More Epix sports titles like World Games were also well in the mix as well as stuff like Gunship, a flight sim based on the AH-64 Apache Gunship Helicopter. I loved that one and got really good at it. Still believe I would be able to pick up the basics of flying a helicopter for real just based on the time spent in that sim.

Also many a happy hour playing stuff like PGA golf and TV Sports Football (the American game this time) as well as games like Wings, IT Came From The Desert, and Frontier (Elite 2). My pals got really into Sensible Soccer as well. I had to join in of course but it wasn’t so much my thing. Then we had RPGs like the original Eye Of The Beholder, and things like Populous, the god sim. The fun bit about that one was that you could set up to play against each other using a good old RS232 interface lead. Much fun to be had setting off volcano’s right in the middle of your mates settlement! We also did that with Spy VS Spy to much comedic effect. Very satisfying watching your pal who was sat next to you walk right into a trap you had just set up for him.

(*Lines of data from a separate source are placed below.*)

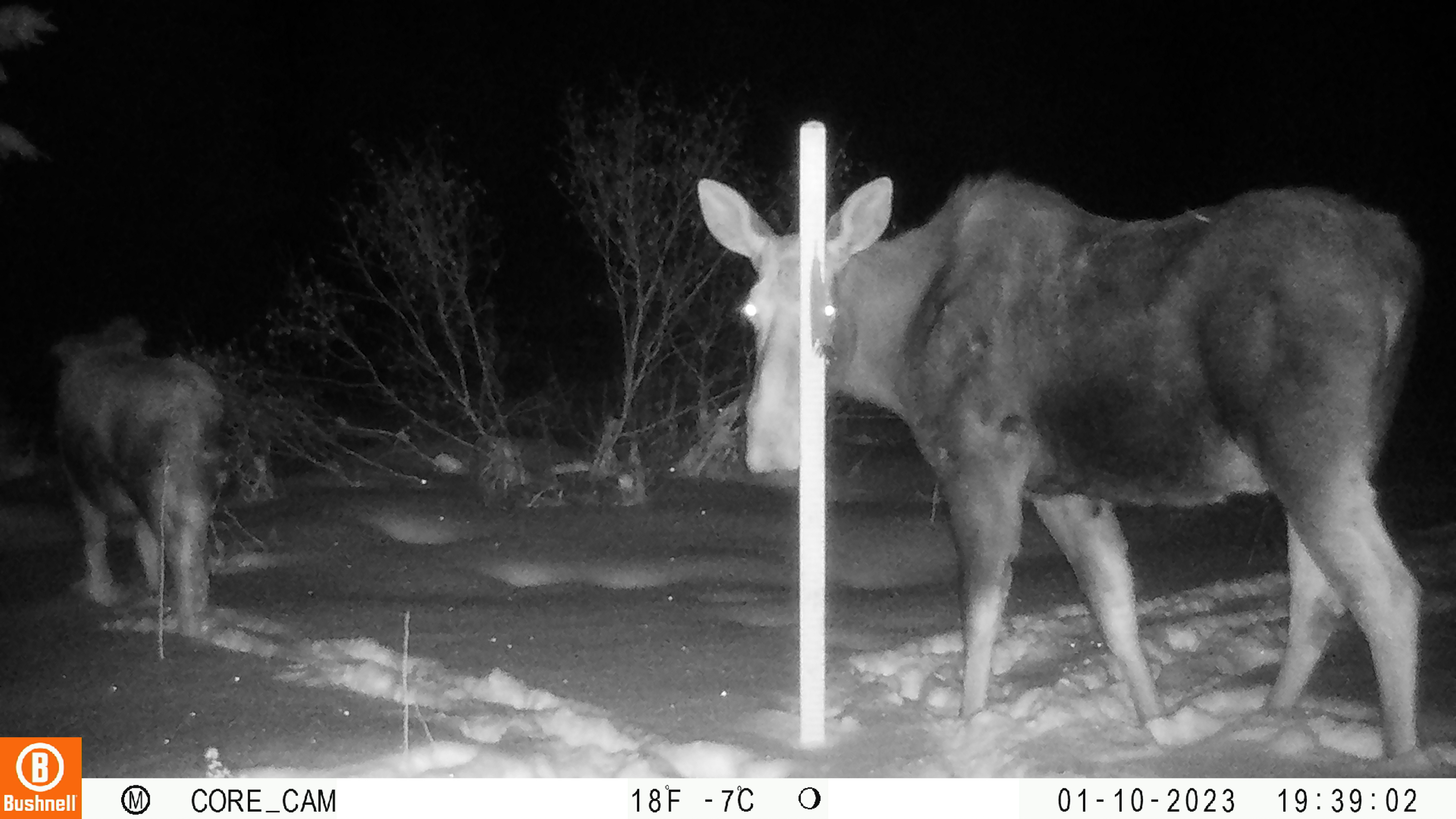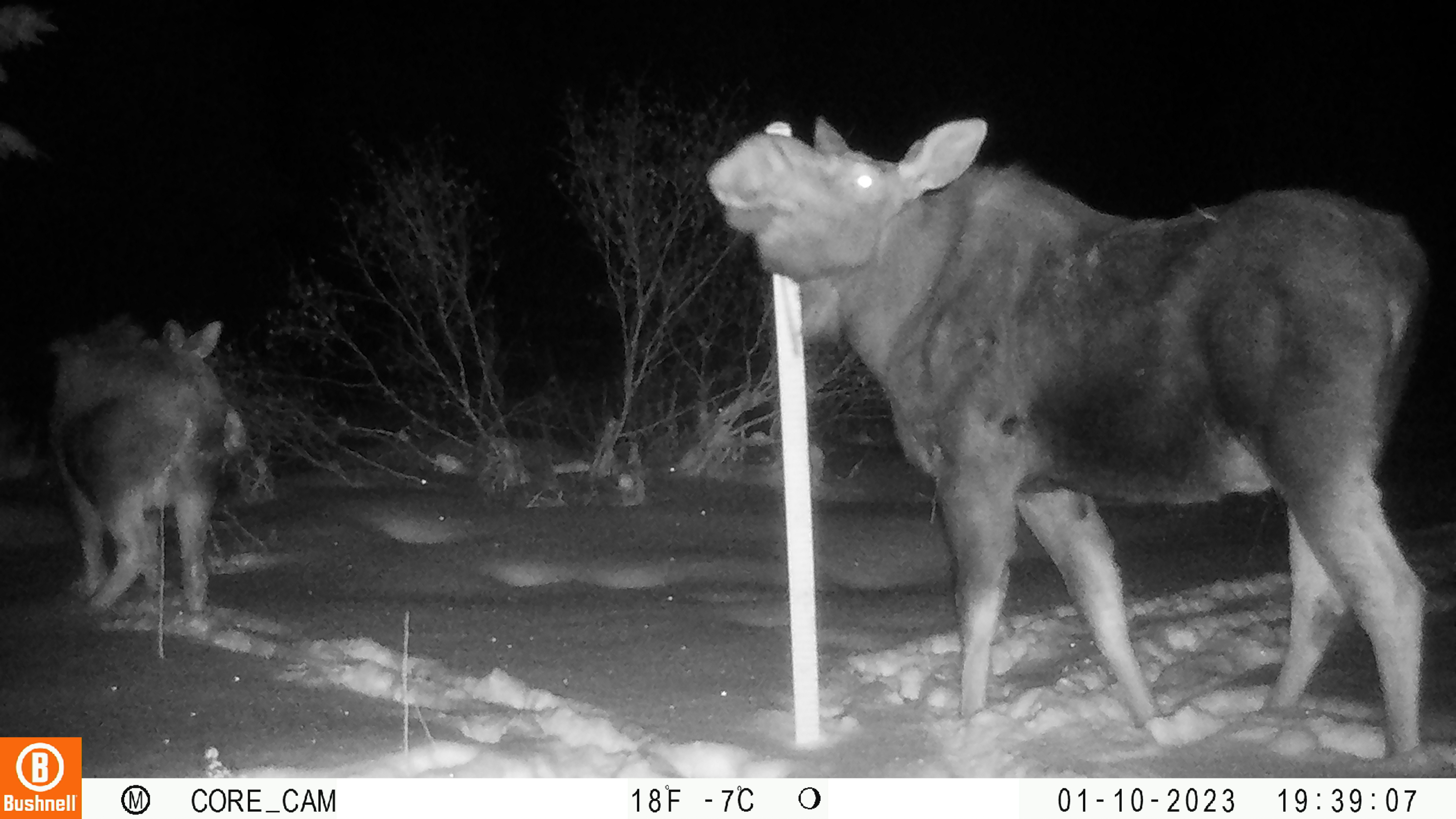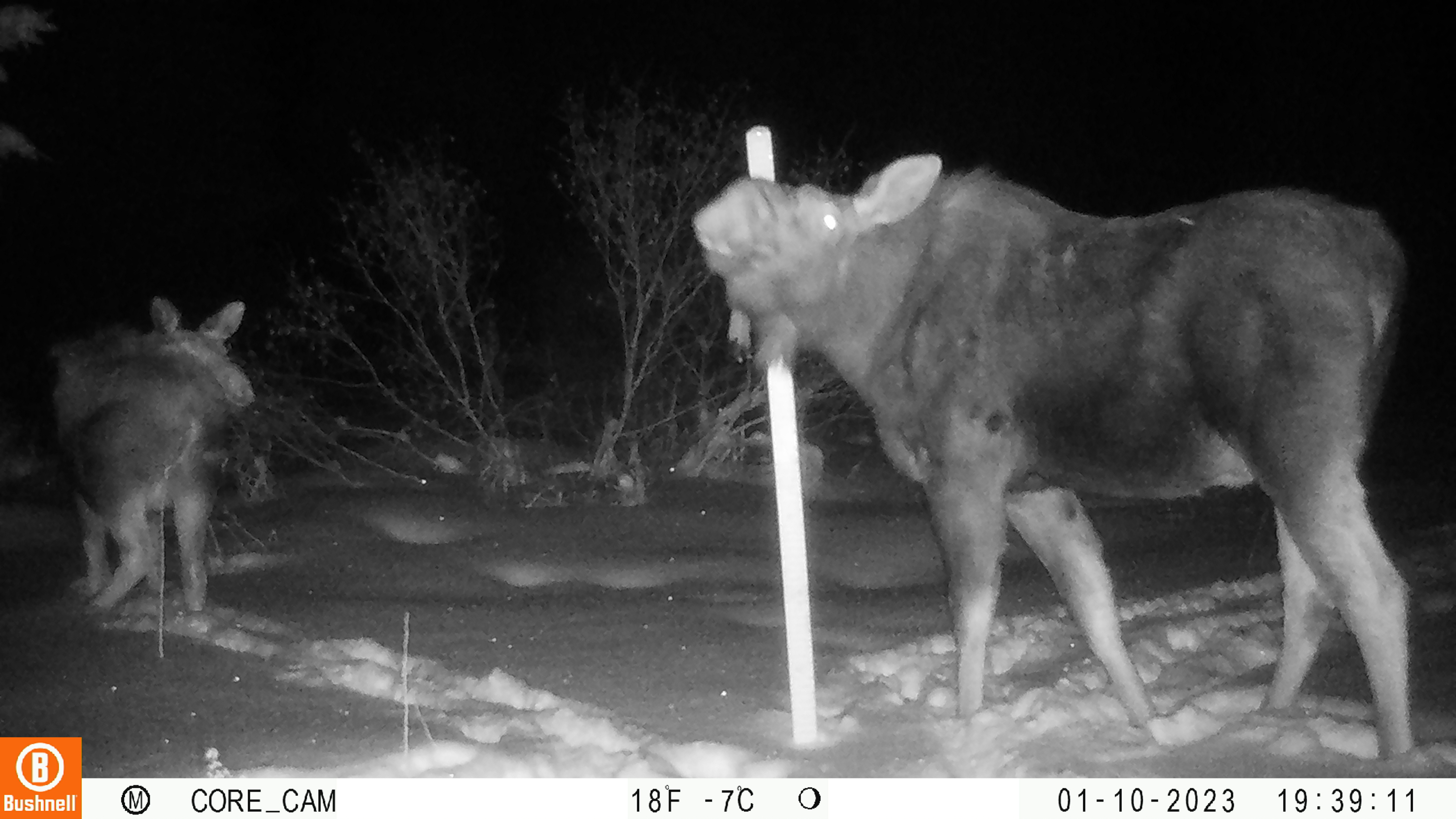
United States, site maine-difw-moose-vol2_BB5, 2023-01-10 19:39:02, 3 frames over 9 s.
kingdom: Animalia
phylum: Chordata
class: Mammalia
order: Artiodactyla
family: Cervidae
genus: Alces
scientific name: Alces alces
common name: moose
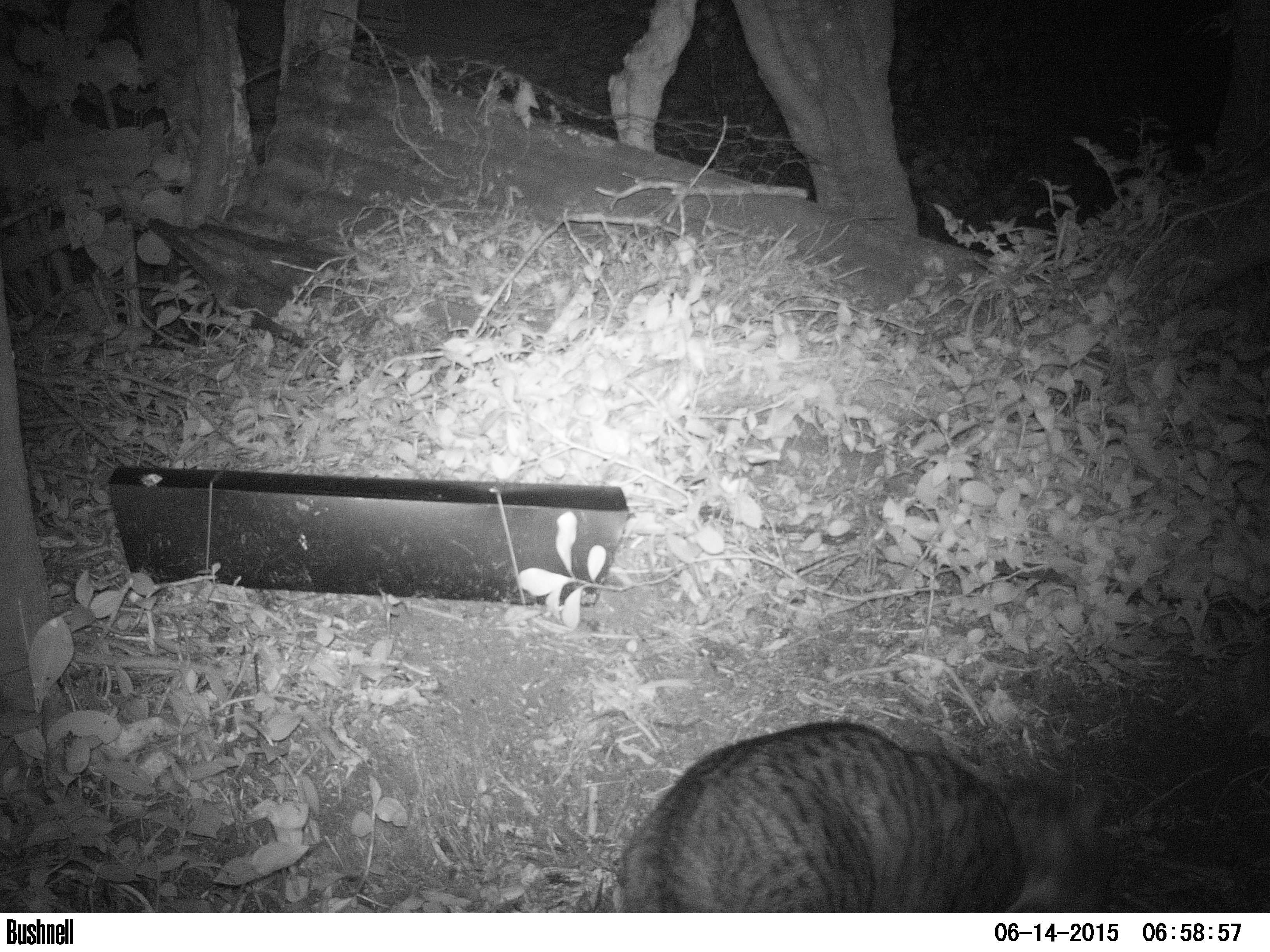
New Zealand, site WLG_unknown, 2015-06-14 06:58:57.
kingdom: Animalia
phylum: Chordata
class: Mammalia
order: Carnivora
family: Felidae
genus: Felis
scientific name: Felis catus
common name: domestic cat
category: cat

Then another big addiction, Formula One Simulator. This was all about realism as opposed to arcade style. As purists we went the whole hog. Full race weekends with qualifying and practice, full length races, manual gears and assists off. You had to know the tracks backwards. To this day I can still talk round every corner and every gear change for quite a few of the F1 circuits. We did allow ourselves one concession though. Damage off for the first lap. Without that it was practically impossible to get started without getting shunted by everyone due to kamikaze AI on the computer drivers. As damage usually meant race over it had to be done. Even with this concession it meant hours upon hours spent learning every circuit.

Both graphically and sonically this was way ahead of it’s time. It even had a “windows” type GUI operating system. After my time with the Amiga family, I moved back into the world of consoles, which, given the amount of time I have spoent on this already, I will pick up in part 2!